Accusare questa Amministrazione, prosegue Pupillo,  della crisi economica del commercio a causa dell'istituzione della ZTL non è corretto, a nostro avviso e sul punto ci confronteremo volentieri con i commercianti di Corso Roma. Come tutti sanno, infatti, l'orario della ZTL di Corso Roma è armonizzato sull'orario delle attività commerciali: anzi, apre prima dei negozi. La zona a traffico limitato nel quartiere Borgo è attiva dalle 7 alle 14 e dalle 16 alle 20. Sono 11 ore sulle 12 principali del dì, le restanti 12 ore della notte entrano in funzione le telecamere, la domenica tutto il giorno. È bene ricordare ai commercianti che questa tipologia di orario, insolita per una ZTL, è stata definita appositamente per andare incontro alle esigenze e alle richieste dei commercianti, con l'istituzione di diversi parcheggi a linea bianca in una strada che si trova costretta ad ospitare in contemporanea il passaggio delle auto e dei pedoni, relegati su meno di 1 metro di strada. A servizio di Corso Roma esistono due parcheggi ampi che distano poche decine di metri: il parcheggio di piazza d'Amico, ampio e gratuito dopo le 20 quando si attiva la ZTL e il parcheggio davanti il De Titta.

Quante alle lanterne semaforiche, come noto da mesi, il Ministero dei Trasporti ha imposto a febbraio la rimozione su ricorso di un privato cittadino lancianese: abbiamo preso atto e dato seguito alla direttiva ministeriale, anche se in altre città, Firenze e Siracusa ad esempio, ci risulta che i semafori continuano a funzionare agli ingressi delle ZTL. Detto questo, come annunciato, l'Amministrazione ha dato subito mandato agli uffici competenti di acquistare i pannelli luminosi con segnale varco attivo e varco chiuso, non indispensabili al regolare funzionamento della ZTL (bastando i segnali verticali presenti, come prevede il Codice della Strada) ma a nostro avviso molto importanti per rendere ancora più evidente il messaggio informativo ai cittadini. L'affidamento della gara, come la stampa ha più volte riportato, ha vissuto una vicenda burocratica-amministrativa lunga e travagliata, di cui ci scusiamo seppur è pacifico non essere dipesa da noi: la nostra direttiva e conseguente delibera di giunta risale al mese di maggio, la gara è stata espletata nei primi di giugno e a luglio è stata aggiudicata.

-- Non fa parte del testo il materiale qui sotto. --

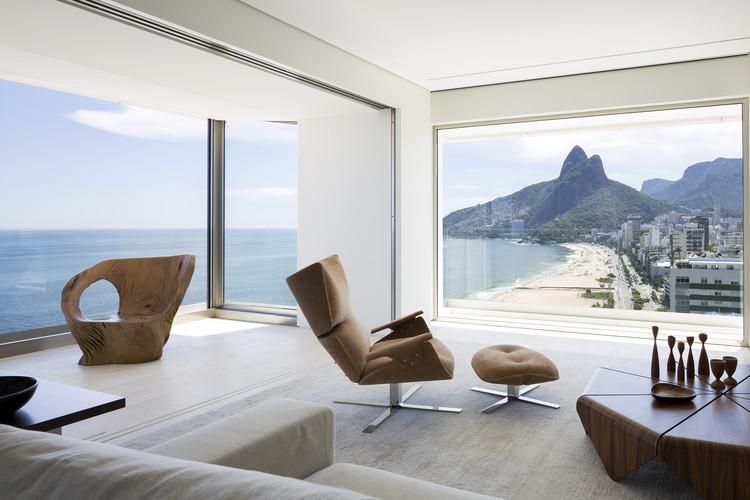 Apartamento RS / Studio Arthur Casas, © Filippo Bamberghi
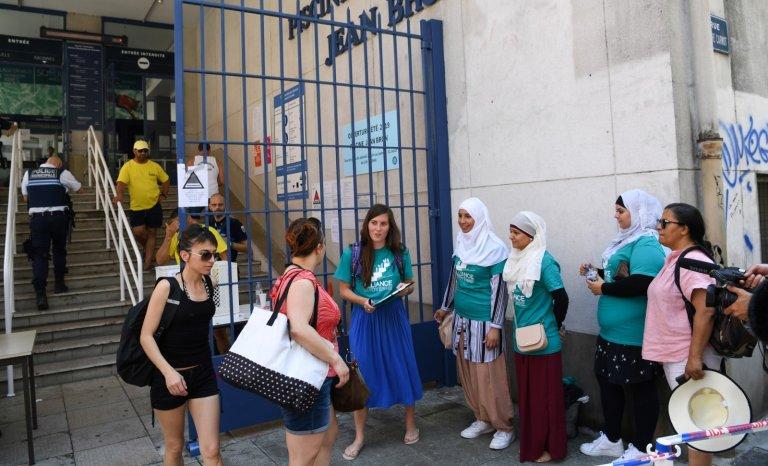 Grenoble: le burkini contre la République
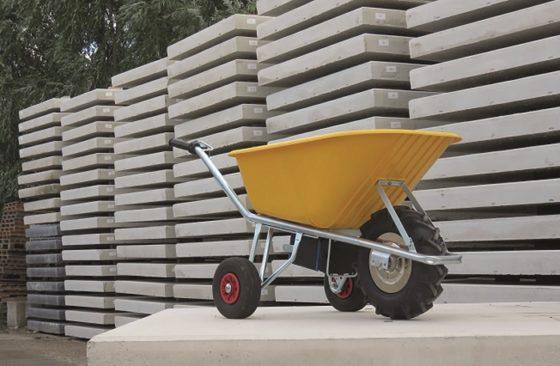 Gespot op de BouwBeurs: Kruiwagen met power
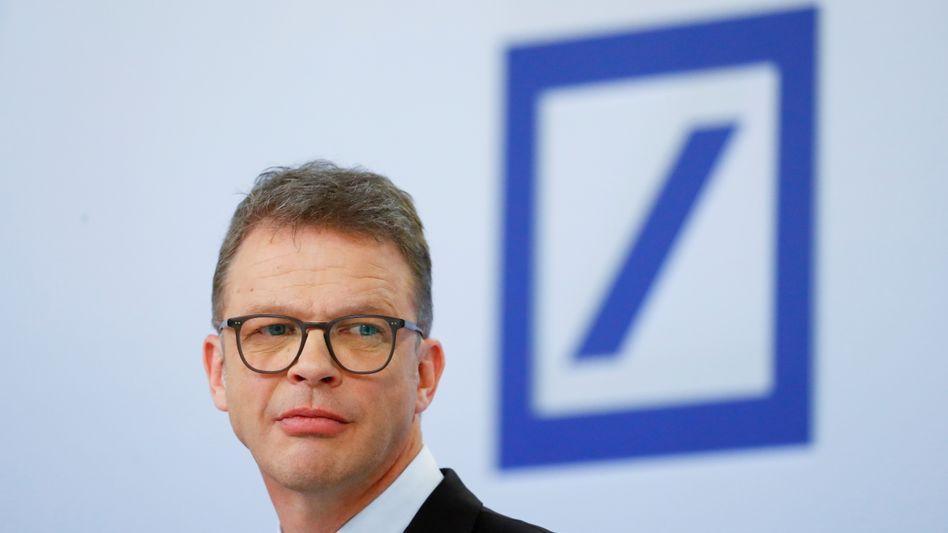 Deutsche-Bank-Chef Christian Sewing: Konzernumbau schreitet voran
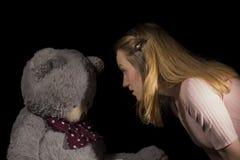 Ragazza e orsacchiotto Fotografia Stock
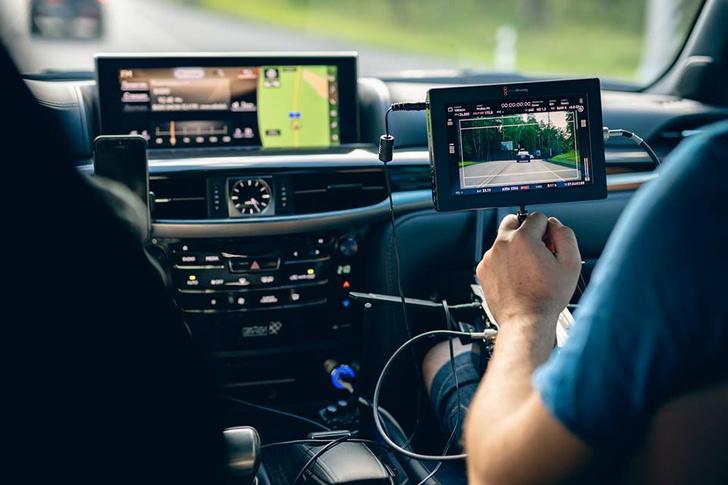 Фото №4 - Флагманские модели Lexus снимаются в кино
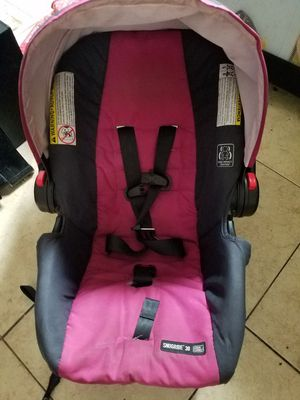 Graco infint car seat for Sale in Austin, TX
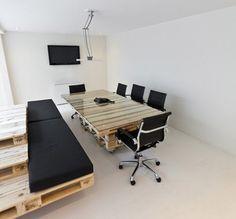 wood-pallet-desk-2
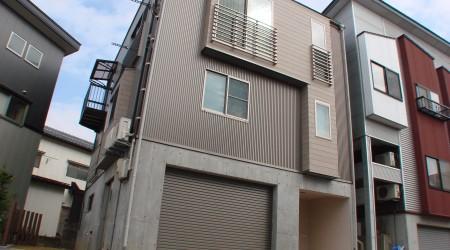 光と風をたくさん取り入れる3階建ての家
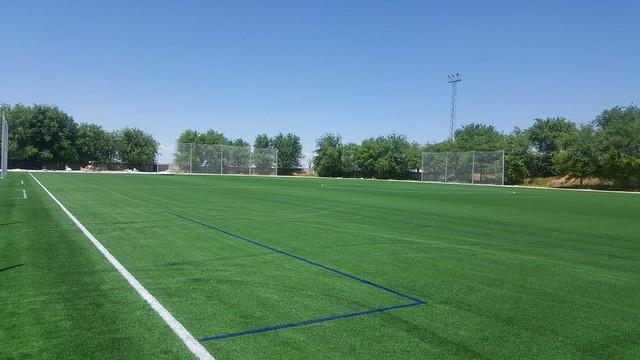 """AionSur 42537717535_5a74d21bb7_z_d Nuevo césped para el campo de fútbol de complejo deportivo """"Miguelete"""" Marchena"""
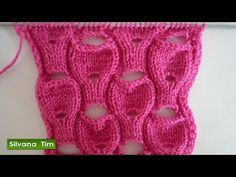 Punto (puntada) con HUECOS. Tejido con dos agujas # 376 Videotutorial - YouTube Knit Purl Stitches, Knitting Stiches, Cable Knitting, Knitting Videos, Hand Knitting, Knitted Poncho, Knitted Blankets, Knitting Designs, Knitting Projects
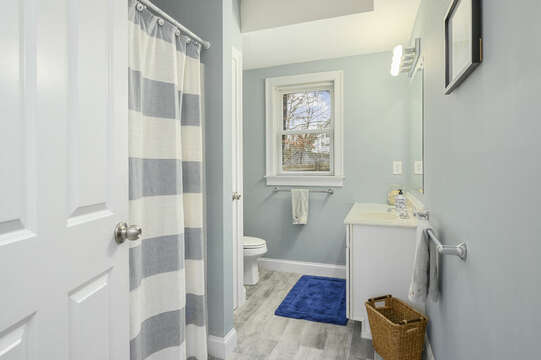 First floor Bathroom #1 Shower /tub combo-51 Nantucket St Hyannis - Cape Cod- New England Vacation Rentals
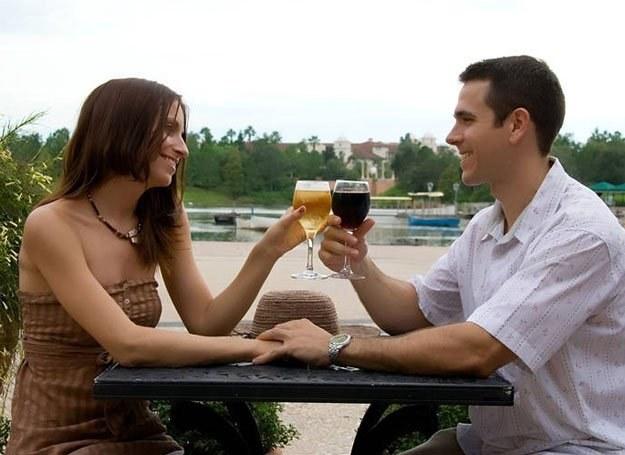 To kobieta wyznacza granice tego, co wolno na pierwszej randce /Intimate Medicine
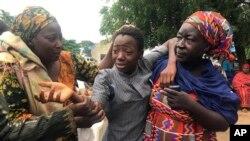 Mwanafunzi aliyekuwa ameweka na kuachiwa huru akiungana na familia yake katika Shule ya Sekondari ya Juu ya Bethel Baptist huko Damishi, Nigeria, Jumapili, Julai 25, 2021. (AP Photo).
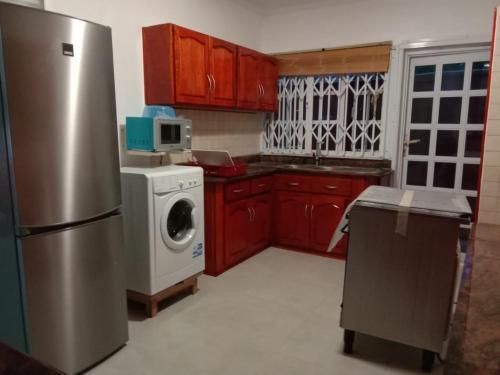 O bucătărie sau chicinetă la Beau Vallon Villa Apartments
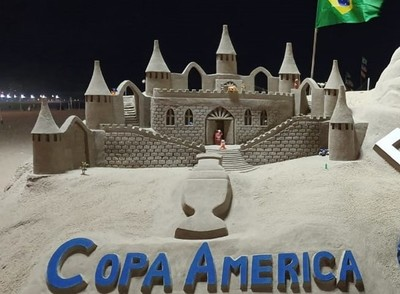 Juliano Gómez construye la Copa América con arena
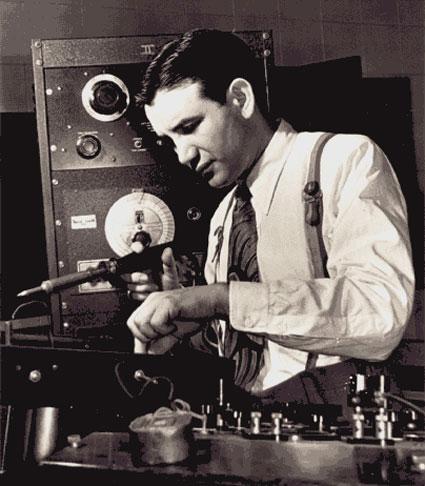 雷蒙德·斯科特(出生名:哈里·瓦尔诺,Harry Warnow):1908.9.10,纽约布鲁克林~1994.2.8,加州洛杉矶北山(North Hills)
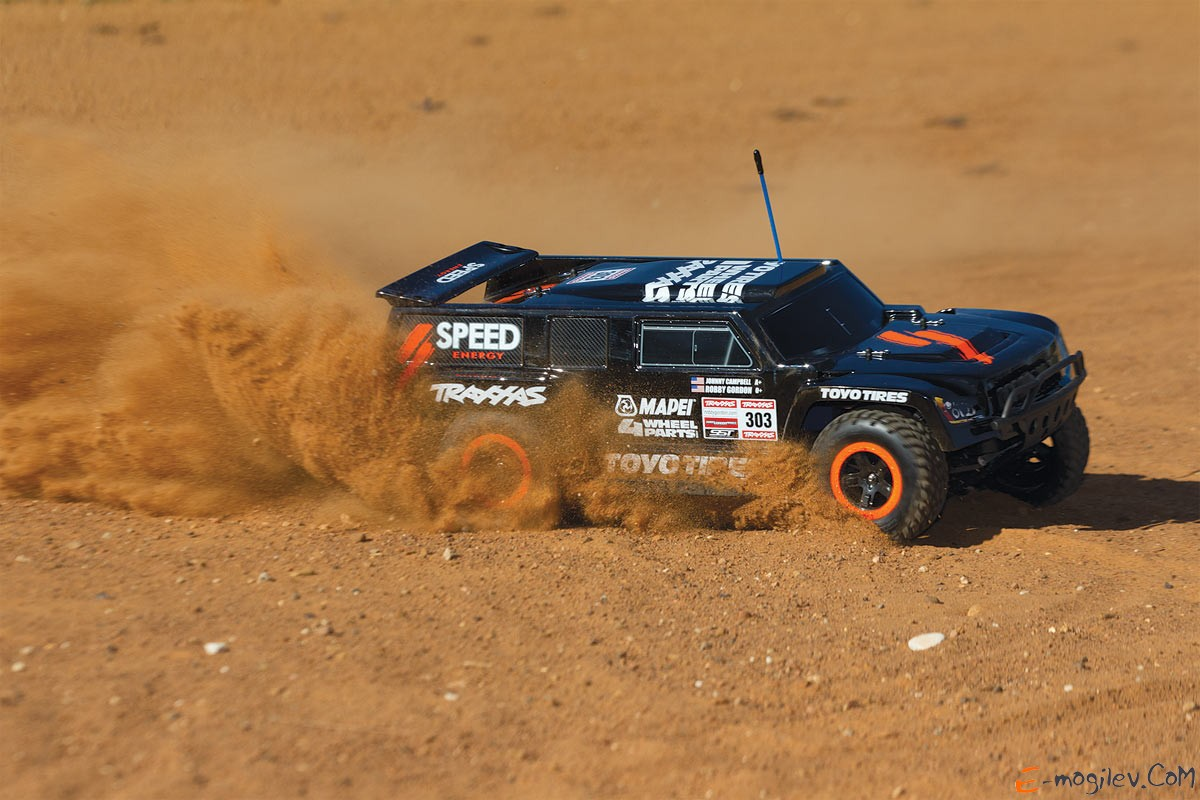 Модель шорт-корс трака Traxxas Slash Dakar Edition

C'è stato un contenzioso con la ditta aggiudicataria che ha costretto a passare alla seconda, con altro contenzioso e ora, finalmente, si è passati alla terza ditta: i pannelli verranno installati entro il mese di gennaio.

La richiesta dei commercianti sui segnali è comprensibile ed è stata anticipata nelle intenzioni da questa Amministrazione,  ha aggiunto l'assessore Francesca Caporale, essendo il ritardo dovuto alle pastoie burocratiche già citate. Promuoveremo un incontro con i commercianti per ascoltare e condividere le proposte in merito a una serie di iniziative come quelle organizzate dal Comune e da partner privati durante i Giovedì del Gusto, come ad esempio "Cena sotto le Stelle", che ha fatto registrare il tutto esaurito in quasi tutte le serate e che è nostra intenzione estendere e riproporre in tutti i fine settimana della primavera-estate 2018. Da parte dell'Amministrazione ci sarà sempre la massima e totale disponibilità a collaborare per rendere più vivo e accogliente Corso Roma, aumentando lo spazio a disposizione delle persone, più che alle auto. La completa pedonalizzazione durante alcuni momenti di festa ha permesso di fruire delle bellezze del luogo senza l'assillo di essere investiti da un auto di passaggio: una misura che può garantire, soprattutto nell'ultimo tratto di Corso Roma, la tutela e la valorizzazione dei circa 100.000 visitatori l'anno che arrivano a Lanciano da ogni parte del mondo per visitare il Miracolo Eucaristico.  Il “commercio in auto” si fa nei centri commerciali, che per scelte politiche da imputare alle amministrazioni di centrodestra si trovano a ridosso del centro urbano di Lanciano, a distanza l'uno dall'altro di poche centinaia di metri.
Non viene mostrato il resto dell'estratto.